MATERIAL FOR THIS EXERCISE Start Marker

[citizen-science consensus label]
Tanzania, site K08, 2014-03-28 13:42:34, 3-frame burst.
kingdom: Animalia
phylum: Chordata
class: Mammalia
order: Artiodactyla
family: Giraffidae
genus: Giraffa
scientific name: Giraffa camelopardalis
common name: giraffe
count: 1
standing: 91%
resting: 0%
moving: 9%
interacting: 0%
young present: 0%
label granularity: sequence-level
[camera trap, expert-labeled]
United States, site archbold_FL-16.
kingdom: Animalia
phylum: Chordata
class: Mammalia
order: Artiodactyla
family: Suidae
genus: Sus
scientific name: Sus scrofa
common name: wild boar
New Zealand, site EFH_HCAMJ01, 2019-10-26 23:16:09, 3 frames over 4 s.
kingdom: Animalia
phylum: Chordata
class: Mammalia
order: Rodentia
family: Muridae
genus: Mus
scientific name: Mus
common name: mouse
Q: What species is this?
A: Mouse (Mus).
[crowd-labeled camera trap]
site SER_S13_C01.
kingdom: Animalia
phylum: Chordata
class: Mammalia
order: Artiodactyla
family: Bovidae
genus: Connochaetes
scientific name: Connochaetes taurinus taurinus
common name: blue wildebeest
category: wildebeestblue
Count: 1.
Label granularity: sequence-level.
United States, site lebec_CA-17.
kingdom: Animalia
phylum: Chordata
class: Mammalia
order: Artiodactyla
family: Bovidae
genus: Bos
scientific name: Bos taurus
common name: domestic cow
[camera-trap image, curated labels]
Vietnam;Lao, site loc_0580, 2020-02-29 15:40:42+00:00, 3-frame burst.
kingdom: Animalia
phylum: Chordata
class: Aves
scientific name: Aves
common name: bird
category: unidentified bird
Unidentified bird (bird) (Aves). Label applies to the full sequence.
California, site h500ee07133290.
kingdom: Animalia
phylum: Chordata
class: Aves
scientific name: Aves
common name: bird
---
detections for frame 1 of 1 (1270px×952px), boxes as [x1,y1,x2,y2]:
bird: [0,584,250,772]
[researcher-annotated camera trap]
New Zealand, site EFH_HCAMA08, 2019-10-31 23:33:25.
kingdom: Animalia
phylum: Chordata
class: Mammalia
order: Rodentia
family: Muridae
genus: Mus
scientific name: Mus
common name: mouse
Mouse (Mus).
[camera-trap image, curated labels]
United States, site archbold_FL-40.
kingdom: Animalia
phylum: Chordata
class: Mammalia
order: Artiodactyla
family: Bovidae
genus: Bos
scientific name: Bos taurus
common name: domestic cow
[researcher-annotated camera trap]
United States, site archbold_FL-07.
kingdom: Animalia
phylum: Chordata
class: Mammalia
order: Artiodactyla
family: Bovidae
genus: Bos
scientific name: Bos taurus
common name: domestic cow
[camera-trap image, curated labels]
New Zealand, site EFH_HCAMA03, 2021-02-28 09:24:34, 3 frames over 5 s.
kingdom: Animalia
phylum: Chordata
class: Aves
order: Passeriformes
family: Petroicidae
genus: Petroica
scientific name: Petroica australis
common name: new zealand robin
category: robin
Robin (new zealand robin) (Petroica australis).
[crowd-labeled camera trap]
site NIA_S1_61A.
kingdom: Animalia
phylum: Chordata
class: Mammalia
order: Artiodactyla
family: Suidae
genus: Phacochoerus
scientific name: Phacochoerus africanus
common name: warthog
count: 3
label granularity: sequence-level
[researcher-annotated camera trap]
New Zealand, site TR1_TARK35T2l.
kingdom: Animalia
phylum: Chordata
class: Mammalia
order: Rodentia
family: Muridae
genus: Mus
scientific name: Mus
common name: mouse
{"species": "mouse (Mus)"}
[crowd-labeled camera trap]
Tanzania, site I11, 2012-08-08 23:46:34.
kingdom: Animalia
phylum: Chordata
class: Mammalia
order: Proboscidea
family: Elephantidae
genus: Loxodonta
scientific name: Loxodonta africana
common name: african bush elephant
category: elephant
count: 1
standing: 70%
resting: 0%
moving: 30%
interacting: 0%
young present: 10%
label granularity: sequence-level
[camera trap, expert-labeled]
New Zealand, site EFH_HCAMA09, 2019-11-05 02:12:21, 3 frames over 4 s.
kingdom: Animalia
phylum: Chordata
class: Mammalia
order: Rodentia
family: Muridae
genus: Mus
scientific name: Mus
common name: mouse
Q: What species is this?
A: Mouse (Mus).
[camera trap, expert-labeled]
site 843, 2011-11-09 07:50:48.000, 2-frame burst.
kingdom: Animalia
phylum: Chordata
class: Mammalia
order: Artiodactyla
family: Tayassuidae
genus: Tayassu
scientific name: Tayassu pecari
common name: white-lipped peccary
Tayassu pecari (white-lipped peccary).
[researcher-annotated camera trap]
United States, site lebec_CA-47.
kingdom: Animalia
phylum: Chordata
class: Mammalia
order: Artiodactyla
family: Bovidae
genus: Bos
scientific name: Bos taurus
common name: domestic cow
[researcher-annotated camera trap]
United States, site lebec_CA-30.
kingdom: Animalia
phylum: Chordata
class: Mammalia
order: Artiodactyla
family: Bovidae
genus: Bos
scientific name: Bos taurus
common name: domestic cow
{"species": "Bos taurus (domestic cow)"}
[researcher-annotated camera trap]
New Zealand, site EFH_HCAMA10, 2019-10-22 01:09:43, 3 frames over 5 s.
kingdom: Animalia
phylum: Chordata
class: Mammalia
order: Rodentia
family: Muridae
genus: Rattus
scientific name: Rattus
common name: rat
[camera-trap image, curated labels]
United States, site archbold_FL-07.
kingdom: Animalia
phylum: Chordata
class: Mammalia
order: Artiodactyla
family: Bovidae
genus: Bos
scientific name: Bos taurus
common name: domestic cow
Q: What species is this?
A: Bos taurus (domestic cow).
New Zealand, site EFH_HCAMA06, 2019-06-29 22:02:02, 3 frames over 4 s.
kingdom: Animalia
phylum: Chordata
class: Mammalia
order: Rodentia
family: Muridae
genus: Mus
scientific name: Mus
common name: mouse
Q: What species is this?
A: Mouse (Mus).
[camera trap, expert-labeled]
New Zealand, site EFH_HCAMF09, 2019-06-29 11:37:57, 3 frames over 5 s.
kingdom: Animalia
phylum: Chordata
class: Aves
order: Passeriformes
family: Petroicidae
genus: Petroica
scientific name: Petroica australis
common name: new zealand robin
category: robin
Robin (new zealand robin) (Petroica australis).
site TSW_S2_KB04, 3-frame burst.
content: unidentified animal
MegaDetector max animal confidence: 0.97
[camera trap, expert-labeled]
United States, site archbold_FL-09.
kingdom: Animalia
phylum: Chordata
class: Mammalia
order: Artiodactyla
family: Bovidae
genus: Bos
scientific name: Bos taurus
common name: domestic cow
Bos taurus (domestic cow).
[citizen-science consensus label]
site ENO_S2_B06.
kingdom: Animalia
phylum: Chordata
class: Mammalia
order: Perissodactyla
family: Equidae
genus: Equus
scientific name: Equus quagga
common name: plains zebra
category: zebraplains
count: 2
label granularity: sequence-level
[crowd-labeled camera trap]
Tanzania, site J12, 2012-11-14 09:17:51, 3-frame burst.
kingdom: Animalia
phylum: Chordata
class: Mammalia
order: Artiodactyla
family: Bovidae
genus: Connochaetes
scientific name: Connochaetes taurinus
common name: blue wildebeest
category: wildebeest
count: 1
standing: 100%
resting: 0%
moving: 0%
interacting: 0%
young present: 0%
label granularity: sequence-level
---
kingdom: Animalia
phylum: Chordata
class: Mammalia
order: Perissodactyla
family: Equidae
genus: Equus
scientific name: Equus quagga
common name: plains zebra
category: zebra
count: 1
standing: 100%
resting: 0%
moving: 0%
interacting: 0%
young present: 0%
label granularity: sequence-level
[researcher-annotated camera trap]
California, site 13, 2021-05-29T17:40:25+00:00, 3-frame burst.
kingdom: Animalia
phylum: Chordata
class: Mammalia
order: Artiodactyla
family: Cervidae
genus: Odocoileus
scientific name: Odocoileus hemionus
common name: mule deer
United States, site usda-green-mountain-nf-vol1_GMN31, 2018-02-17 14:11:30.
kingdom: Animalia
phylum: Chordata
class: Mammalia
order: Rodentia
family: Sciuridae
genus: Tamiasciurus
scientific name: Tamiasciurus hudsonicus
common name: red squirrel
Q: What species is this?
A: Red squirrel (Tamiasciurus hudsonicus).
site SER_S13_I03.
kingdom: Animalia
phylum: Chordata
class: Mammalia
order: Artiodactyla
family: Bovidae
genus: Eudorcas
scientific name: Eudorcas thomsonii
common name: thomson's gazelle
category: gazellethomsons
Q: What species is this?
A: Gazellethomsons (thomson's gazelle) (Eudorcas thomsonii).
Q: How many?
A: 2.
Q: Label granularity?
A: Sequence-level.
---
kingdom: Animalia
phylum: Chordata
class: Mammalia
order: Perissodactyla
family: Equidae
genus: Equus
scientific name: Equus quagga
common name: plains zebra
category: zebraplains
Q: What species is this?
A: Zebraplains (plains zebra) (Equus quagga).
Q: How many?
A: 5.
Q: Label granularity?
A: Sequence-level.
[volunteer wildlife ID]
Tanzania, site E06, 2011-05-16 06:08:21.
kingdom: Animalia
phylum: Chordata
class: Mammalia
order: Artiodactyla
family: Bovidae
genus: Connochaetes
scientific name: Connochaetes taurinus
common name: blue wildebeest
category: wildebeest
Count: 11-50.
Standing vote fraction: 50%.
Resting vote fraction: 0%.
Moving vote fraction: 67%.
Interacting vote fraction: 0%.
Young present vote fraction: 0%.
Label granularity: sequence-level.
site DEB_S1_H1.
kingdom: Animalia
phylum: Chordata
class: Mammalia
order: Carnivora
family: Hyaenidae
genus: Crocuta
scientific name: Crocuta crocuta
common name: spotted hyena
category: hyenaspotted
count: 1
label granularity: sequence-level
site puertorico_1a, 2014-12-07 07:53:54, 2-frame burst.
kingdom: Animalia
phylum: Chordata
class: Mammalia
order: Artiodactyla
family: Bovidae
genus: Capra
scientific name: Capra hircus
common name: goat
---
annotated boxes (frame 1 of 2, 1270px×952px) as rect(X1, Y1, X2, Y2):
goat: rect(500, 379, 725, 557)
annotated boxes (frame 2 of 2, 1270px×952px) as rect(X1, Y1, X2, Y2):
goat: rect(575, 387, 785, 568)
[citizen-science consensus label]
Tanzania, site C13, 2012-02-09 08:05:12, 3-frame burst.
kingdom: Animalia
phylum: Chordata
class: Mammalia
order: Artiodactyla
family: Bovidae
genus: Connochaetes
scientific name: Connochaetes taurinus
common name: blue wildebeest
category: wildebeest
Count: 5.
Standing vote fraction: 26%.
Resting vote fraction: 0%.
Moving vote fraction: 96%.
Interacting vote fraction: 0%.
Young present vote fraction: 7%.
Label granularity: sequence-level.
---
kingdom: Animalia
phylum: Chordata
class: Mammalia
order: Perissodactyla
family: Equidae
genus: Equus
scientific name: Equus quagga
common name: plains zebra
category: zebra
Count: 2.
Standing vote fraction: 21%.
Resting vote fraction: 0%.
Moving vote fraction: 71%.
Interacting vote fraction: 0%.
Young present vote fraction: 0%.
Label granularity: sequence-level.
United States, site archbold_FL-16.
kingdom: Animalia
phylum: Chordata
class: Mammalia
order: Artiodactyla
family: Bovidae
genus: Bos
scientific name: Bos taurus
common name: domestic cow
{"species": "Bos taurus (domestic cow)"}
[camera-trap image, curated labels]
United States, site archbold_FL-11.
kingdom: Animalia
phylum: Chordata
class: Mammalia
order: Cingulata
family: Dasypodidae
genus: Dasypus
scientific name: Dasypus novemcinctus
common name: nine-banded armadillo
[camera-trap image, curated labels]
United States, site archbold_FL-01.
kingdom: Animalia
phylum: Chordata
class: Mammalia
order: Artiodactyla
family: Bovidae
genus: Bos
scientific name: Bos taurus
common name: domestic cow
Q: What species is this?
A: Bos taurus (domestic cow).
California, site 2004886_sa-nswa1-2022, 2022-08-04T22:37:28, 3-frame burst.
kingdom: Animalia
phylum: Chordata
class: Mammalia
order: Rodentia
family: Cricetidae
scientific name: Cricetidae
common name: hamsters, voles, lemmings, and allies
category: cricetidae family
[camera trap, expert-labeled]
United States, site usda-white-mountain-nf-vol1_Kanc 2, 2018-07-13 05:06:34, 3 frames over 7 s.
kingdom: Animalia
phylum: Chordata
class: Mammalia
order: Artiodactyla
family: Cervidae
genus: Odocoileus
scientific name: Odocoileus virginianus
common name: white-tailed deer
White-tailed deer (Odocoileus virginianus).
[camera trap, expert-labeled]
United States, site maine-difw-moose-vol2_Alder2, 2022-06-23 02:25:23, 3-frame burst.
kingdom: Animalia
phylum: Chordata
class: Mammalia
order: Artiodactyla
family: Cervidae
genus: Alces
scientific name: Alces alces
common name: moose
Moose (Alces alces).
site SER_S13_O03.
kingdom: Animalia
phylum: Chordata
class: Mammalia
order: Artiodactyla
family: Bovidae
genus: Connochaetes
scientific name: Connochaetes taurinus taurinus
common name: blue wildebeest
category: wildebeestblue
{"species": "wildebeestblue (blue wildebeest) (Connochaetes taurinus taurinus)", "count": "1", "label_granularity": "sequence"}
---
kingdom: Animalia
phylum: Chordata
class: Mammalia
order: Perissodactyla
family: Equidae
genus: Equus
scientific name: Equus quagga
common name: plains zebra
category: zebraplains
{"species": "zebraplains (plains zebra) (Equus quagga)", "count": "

MATERIAL FOR THIS EXERCISE End Marker

### TASK GOAL:
Please return exactly the lines from the opening line of the data above through the line with "Vietnam;Lao, site loc_0580, 2020-02-29", both included and nothing else.

### TASK RESPONSE:
[citizen-science consensus label]
Tanzania, site K08, 2014-03-28 13:42:34, 3-frame burst.
kingdom: Animalia
phylum: Chordata
class: Mammalia
order: Artiodactyla
family: Giraffidae
genus: Giraffa
scientific name: Giraffa camelopardalis
common name: giraffe
count: 1
standing: 91%
resting: 0%
moving: 9%
interacting: 0%
young present: 0%
label granularity: sequence-level
[camera trap, expert-labeled]
United States, site archbold_FL-16.
kingdom: Animalia
phylum: Chordata
class: Mammalia
order: Artiodactyla
family: Suidae
genus: Sus
scientific name: Sus scrofa
common name: wild boar
New Zealand, site EFH_HCAMJ01, 2019-10-26 23:16:09, 3 frames over 4 s.
kingdom: Animalia
phylum: Chordata
class: Mammalia
order: Rodentia
family: Muridae
genus: Mus
scientific name: Mus
common name: mouse
Q: What species is this?
A: Mouse (Mus).
[crowd-labeled camera trap]
site SER_S13_C01.
kingdom: Animalia
phylum: Chordata
class: Mammalia
order: Artiodactyla
family: Bovidae
genus: Connochaetes
scientific name: Connochaetes taurinus taurinus
common name: blue wildebeest
category: wildebeestblue
Count: 1.
Label granularity: sequence-level.
United States, site lebec_CA-17.
kingdom: Animalia
phylum: Chordata
class: Mammalia
order: Artiodactyla
family: Bovidae
genus: Bos
scientific name: Bos taurus
common name: domestic cow
[camera-trap image, curated labels]
Vietnam;Lao, site loc_0580, 2020-02-29 15:40:42+00:00, 3-frame burst.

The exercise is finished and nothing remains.